> _Work to do_: Transcribe the data from the line with "Time of clock at [390,230,470,316]: 2:59" up to and including the line with "Time of clock at [407,461,452,534]: 3:04", leaving the pictures out of your answer.

--- START Dataset rows ---

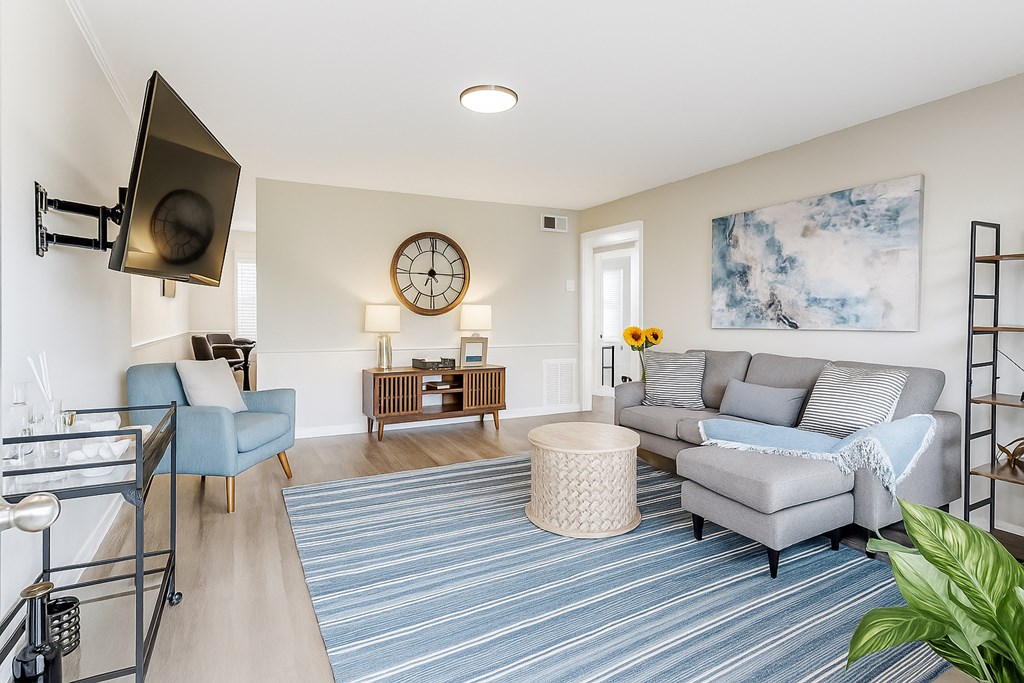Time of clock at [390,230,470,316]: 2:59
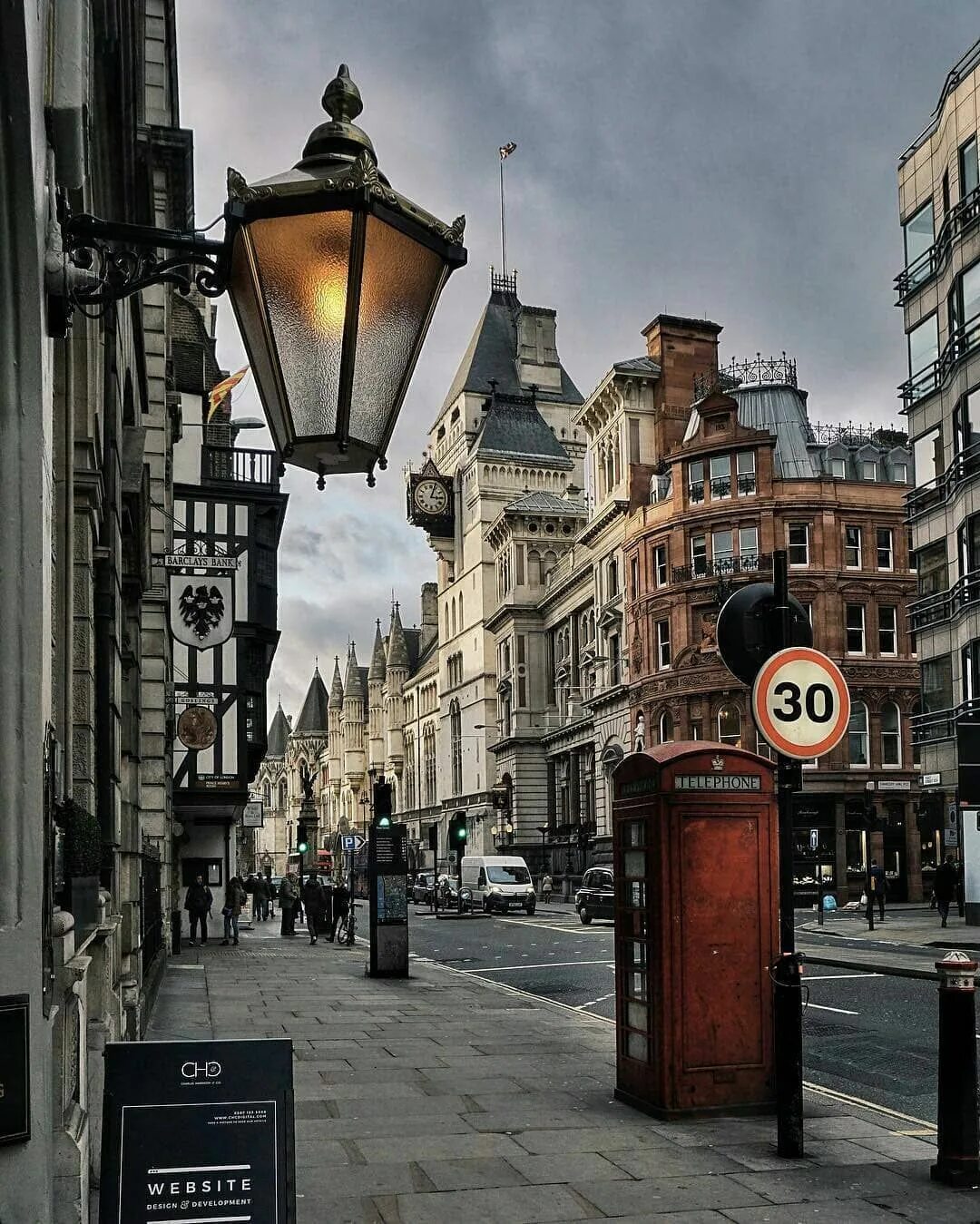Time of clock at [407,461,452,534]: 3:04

--- END Dataset rows ---
--- START Dataset rows ---

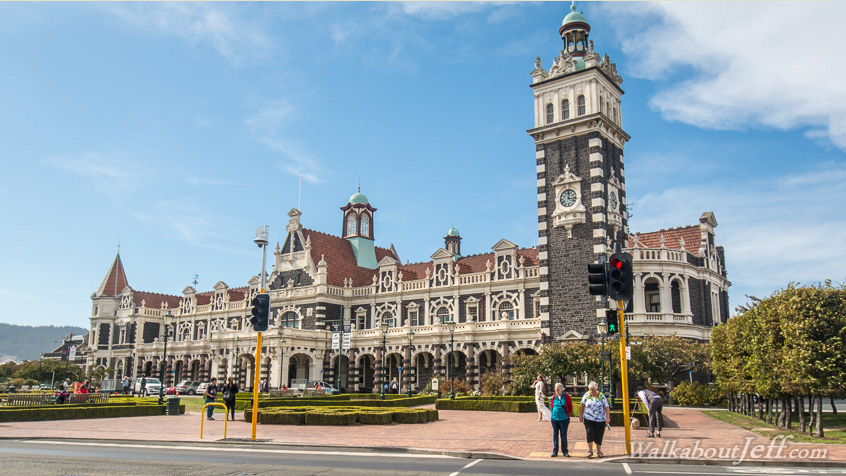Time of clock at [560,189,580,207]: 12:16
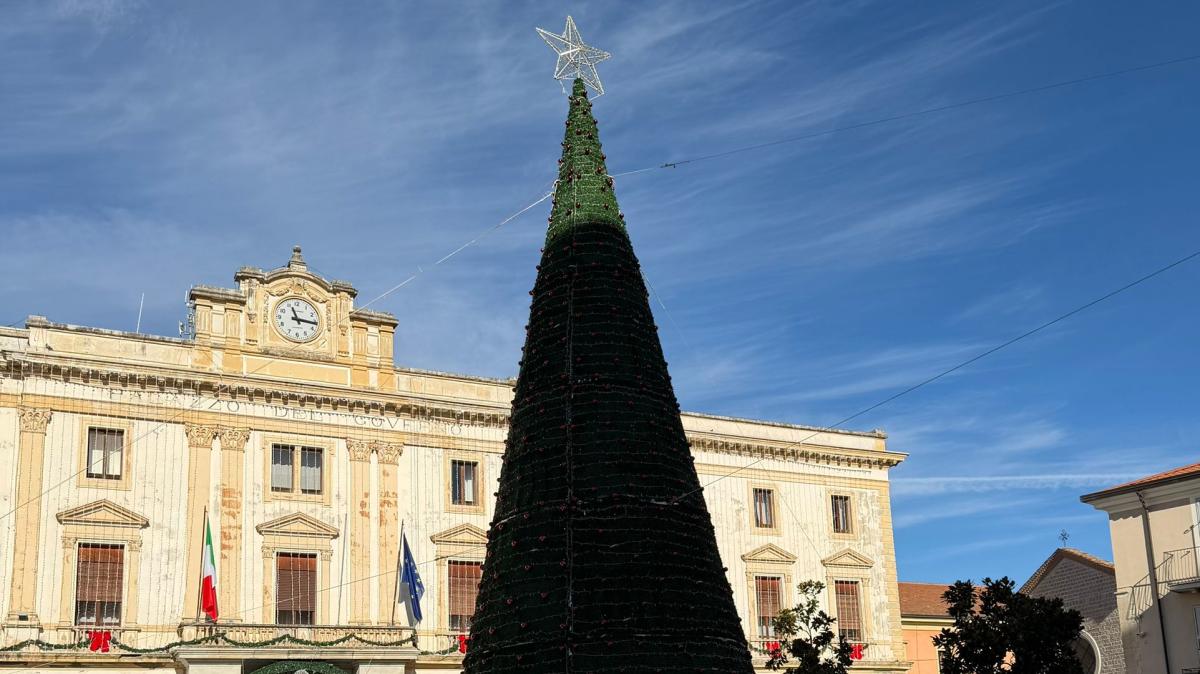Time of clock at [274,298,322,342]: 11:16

--- END Dataset rows ---
--- START Dataset rows ---

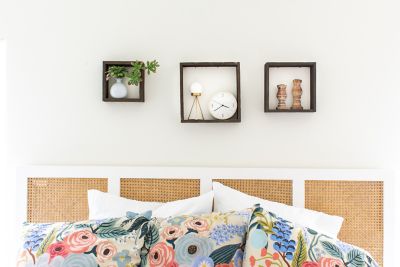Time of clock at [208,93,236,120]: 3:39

--- END Dataset rows ---

> _The solution_:
Time of clock at [390,230,470,316]: 2:59
Time of clock at [407,461,452,534]: 3:04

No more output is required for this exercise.